**Assigned task**
Copy every entry verbatim and skip the pictures.

╭─ Task input

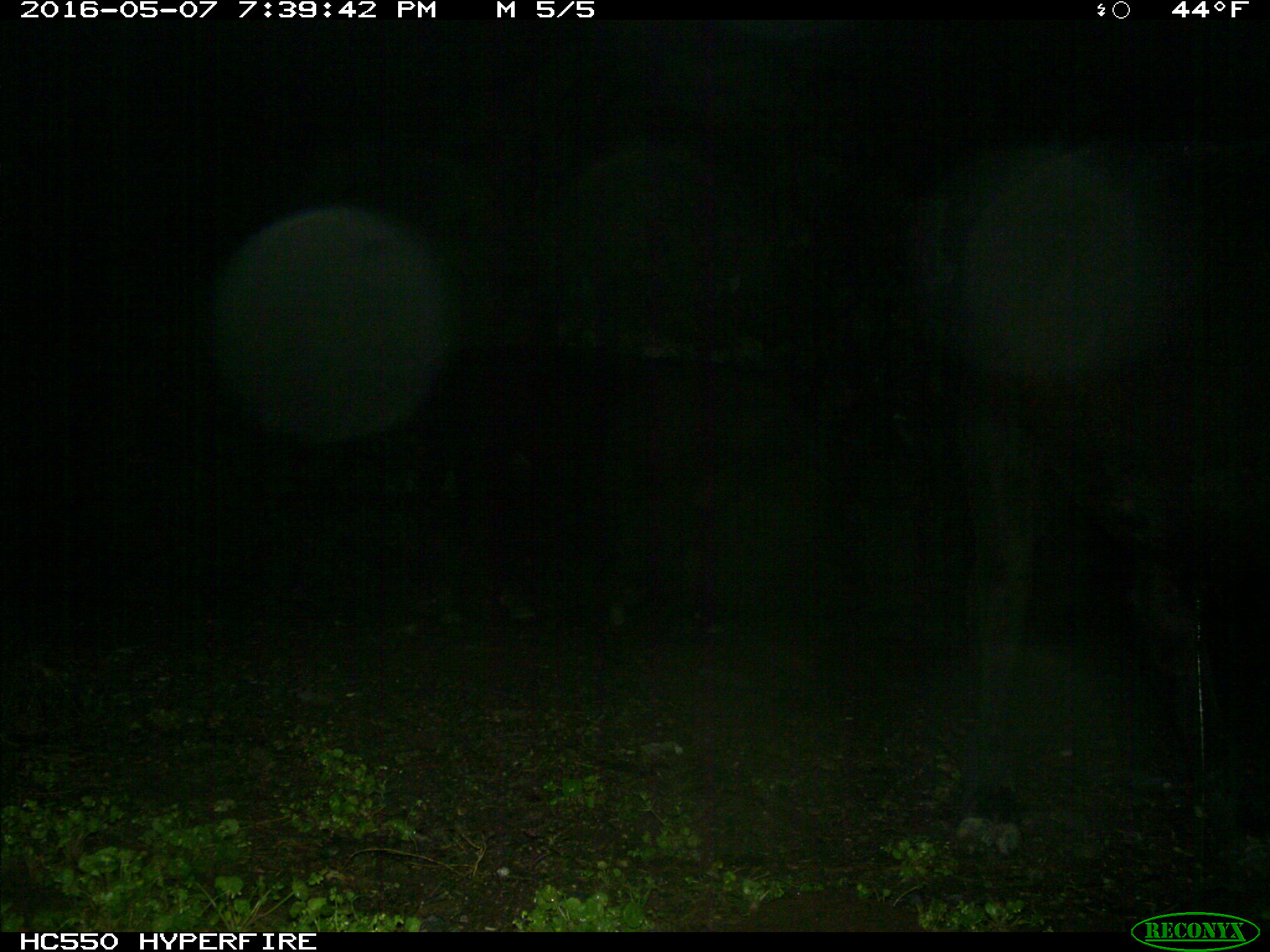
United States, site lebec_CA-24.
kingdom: Animalia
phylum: Chordata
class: Mammalia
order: Artiodactyla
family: Bovidae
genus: Bos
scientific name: Bos taurus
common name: domestic cow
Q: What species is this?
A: Bos taurus (domestic cow).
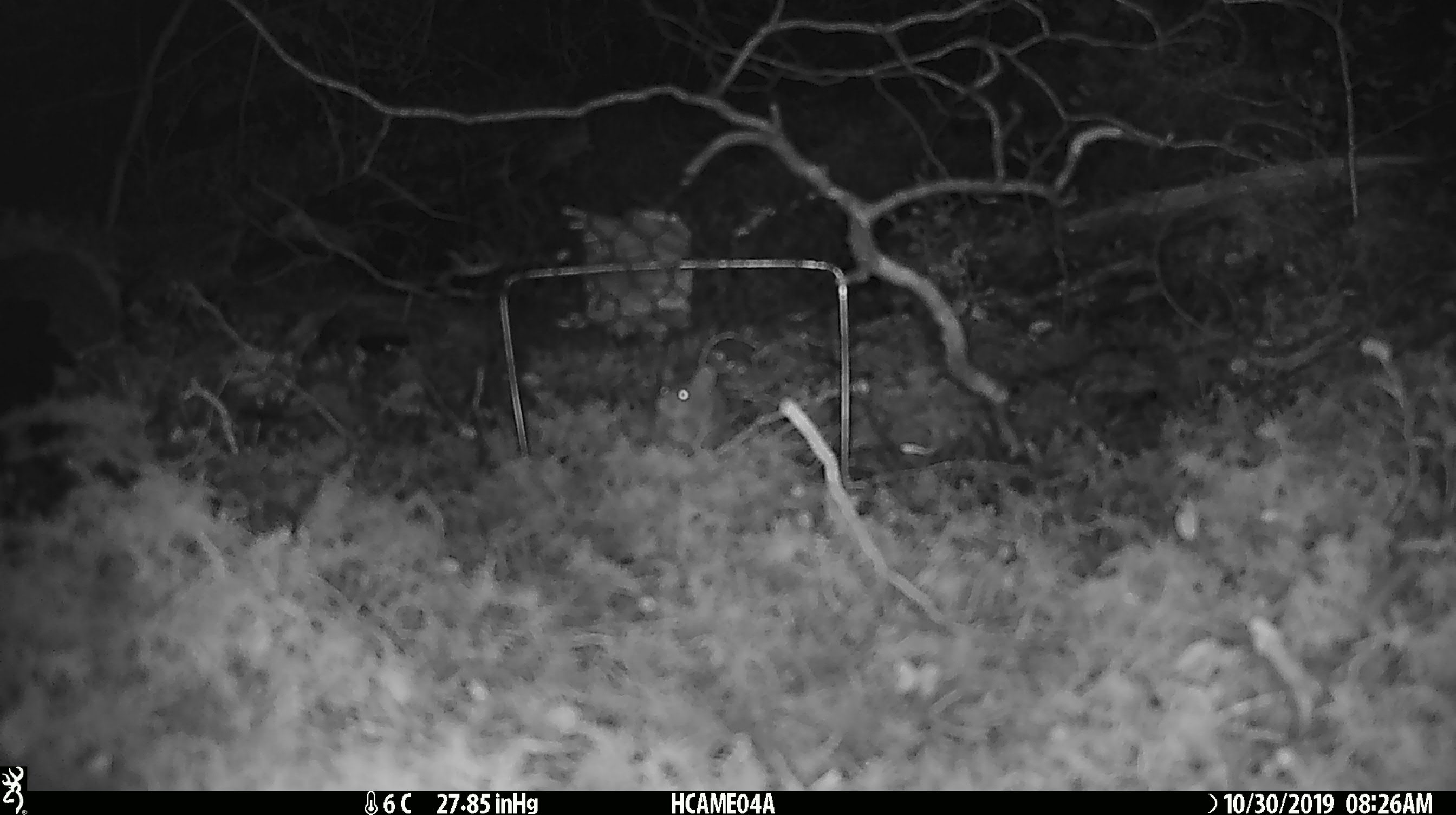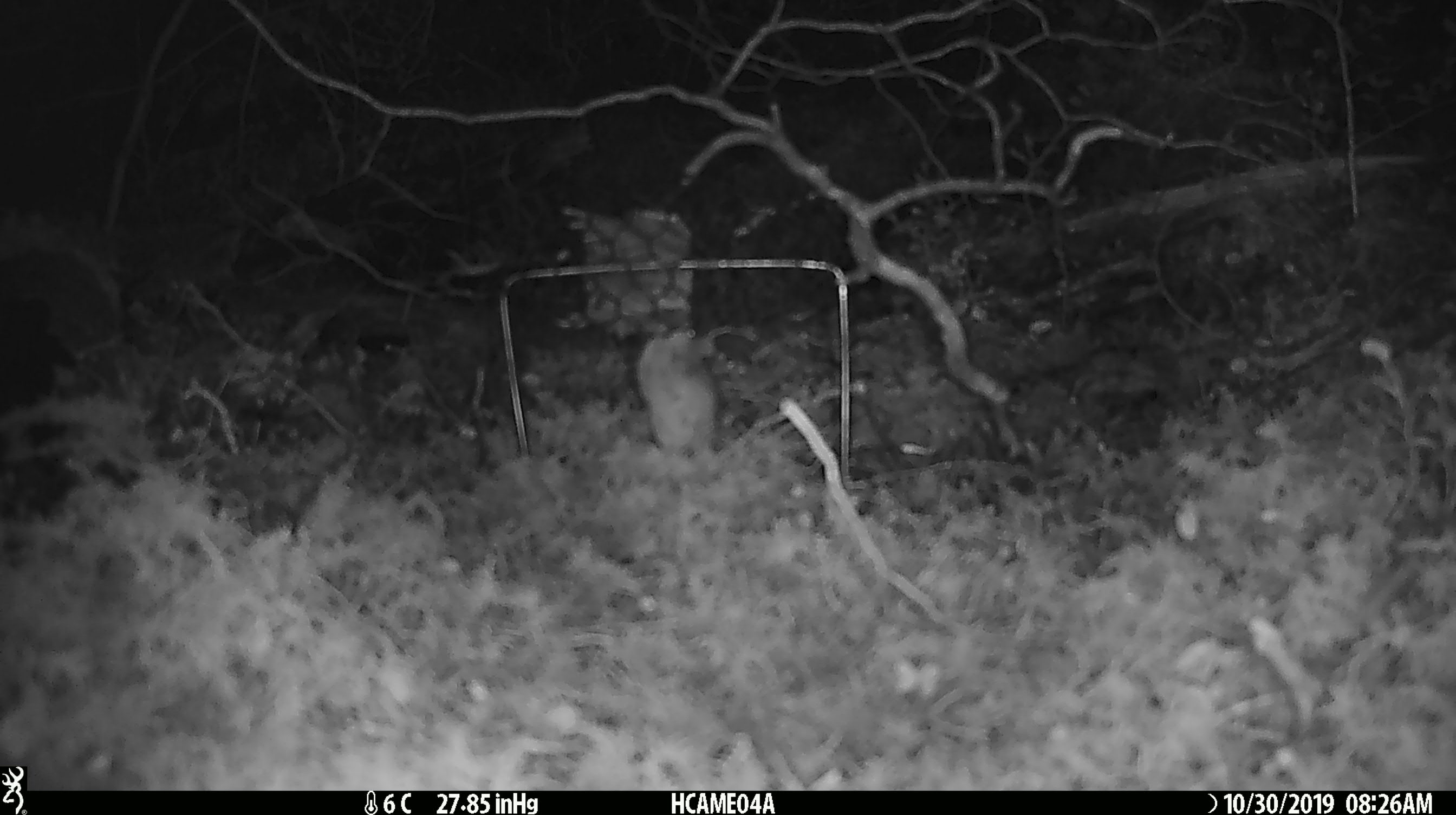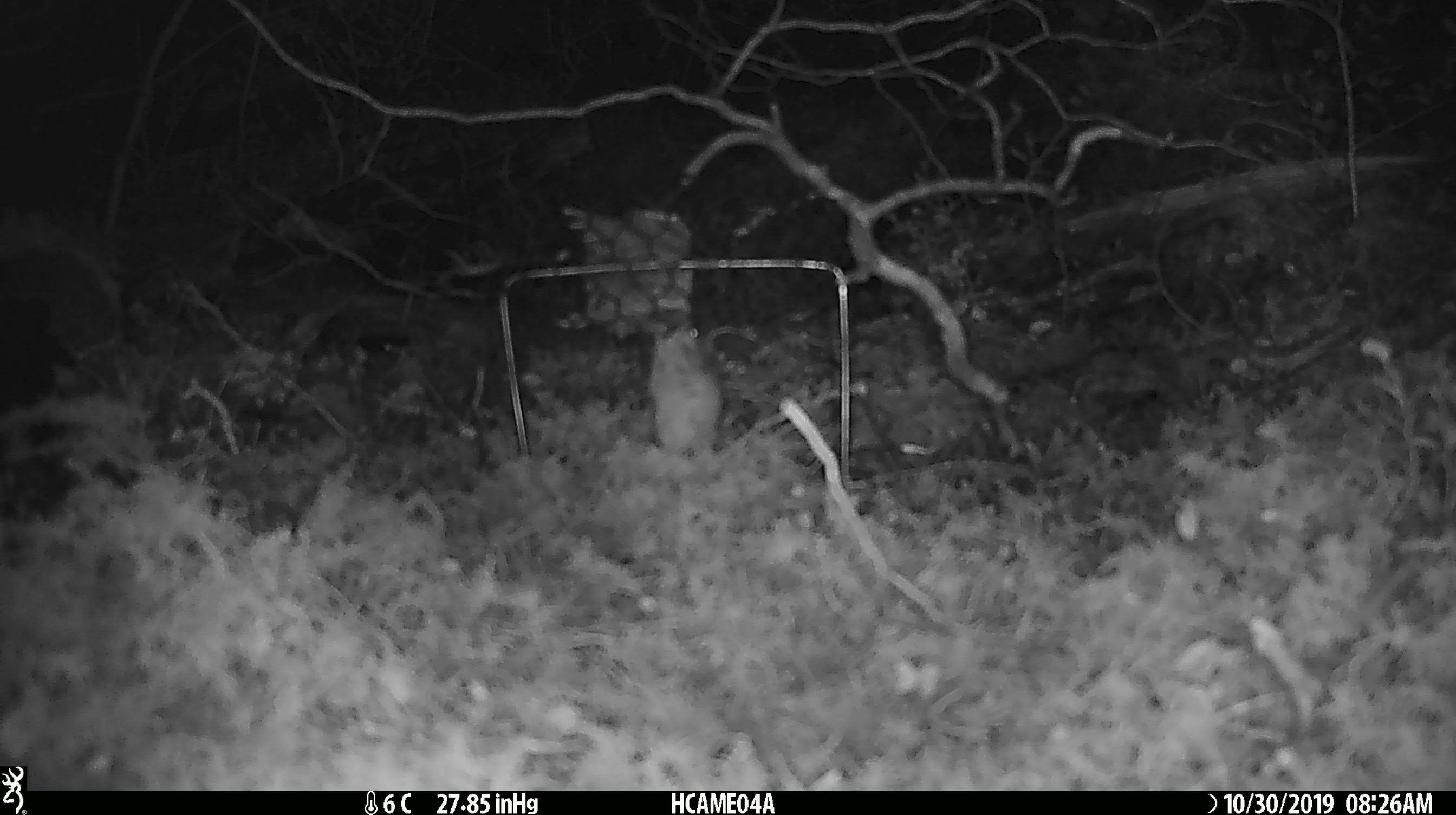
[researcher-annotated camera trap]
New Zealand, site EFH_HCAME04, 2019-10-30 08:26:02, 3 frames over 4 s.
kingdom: Animalia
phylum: Chordata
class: Mammalia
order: Rodentia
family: Muridae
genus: Mus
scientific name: Mus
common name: mouse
Mouse (Mus).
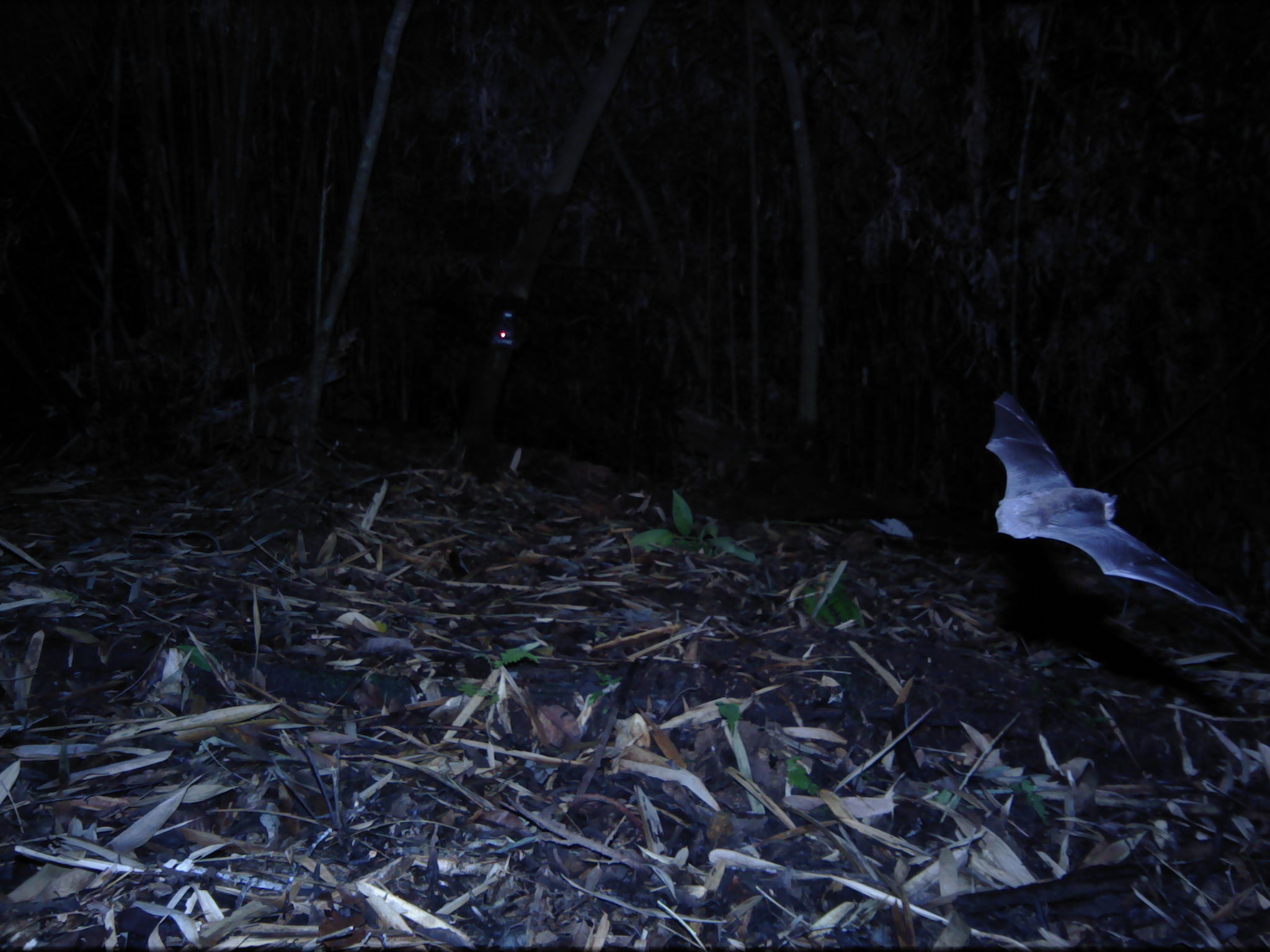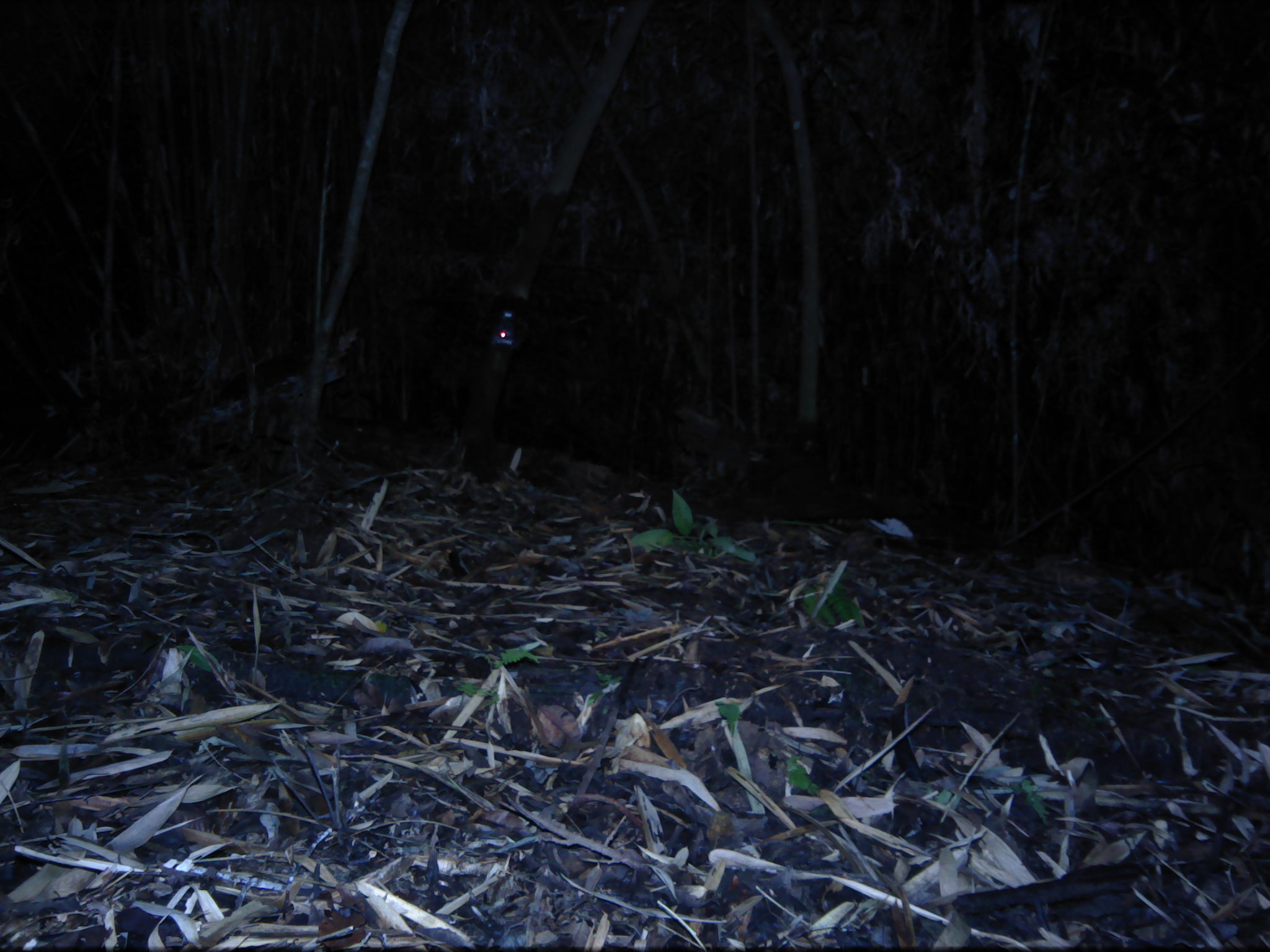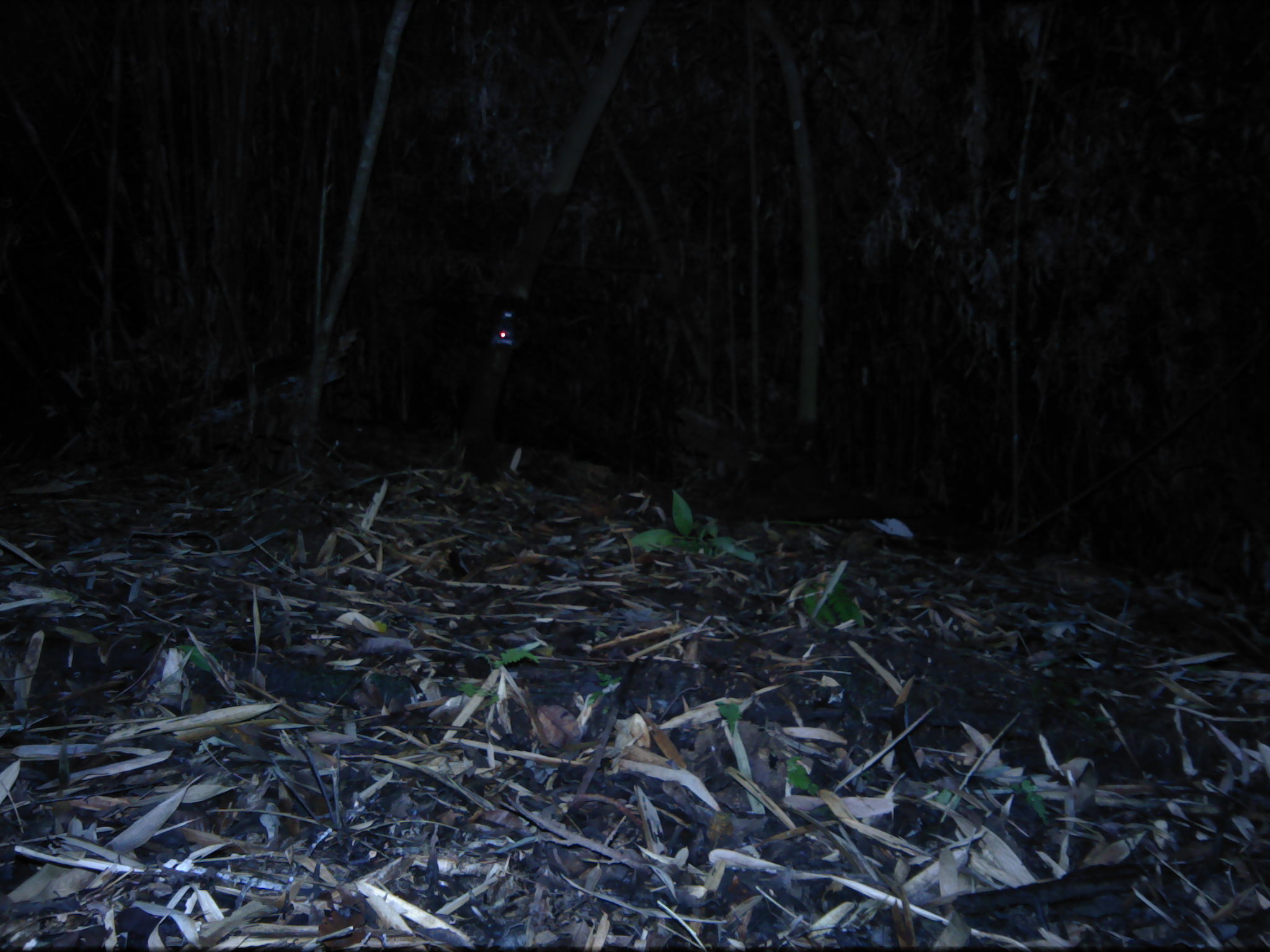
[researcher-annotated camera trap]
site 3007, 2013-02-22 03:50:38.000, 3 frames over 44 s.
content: unidentified animal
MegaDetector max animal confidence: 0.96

╰─

**Task result**
United States, site lebec_CA-24.
kingdom: Animalia
phylum: Chordata
class: Mammalia
order: Artiodactyla
family: Bovidae
genus: Bos
scientific name: Bos taurus
common name: domestic cow
Q: What species is this?
A: Bos taurus (domestic cow).
[researcher-annotated camera trap]
New Zealand, site EFH_HCAME04, 2019-10-30 08:26:02, 3 frames over 4 s.
kingdom: Animalia
phylum: Chordata
class: Mammalia
order: Rodentia
family: Muridae
genus: Mus
scientific name: Mus
common name: mouse
Mouse (Mus).
[researcher-annotated camera trap]
site 3007, 2013-02-22 03:50:38.000, 3 frames over 44 s.
content: unidentified animal
MegaDetector max animal confidence: 0.96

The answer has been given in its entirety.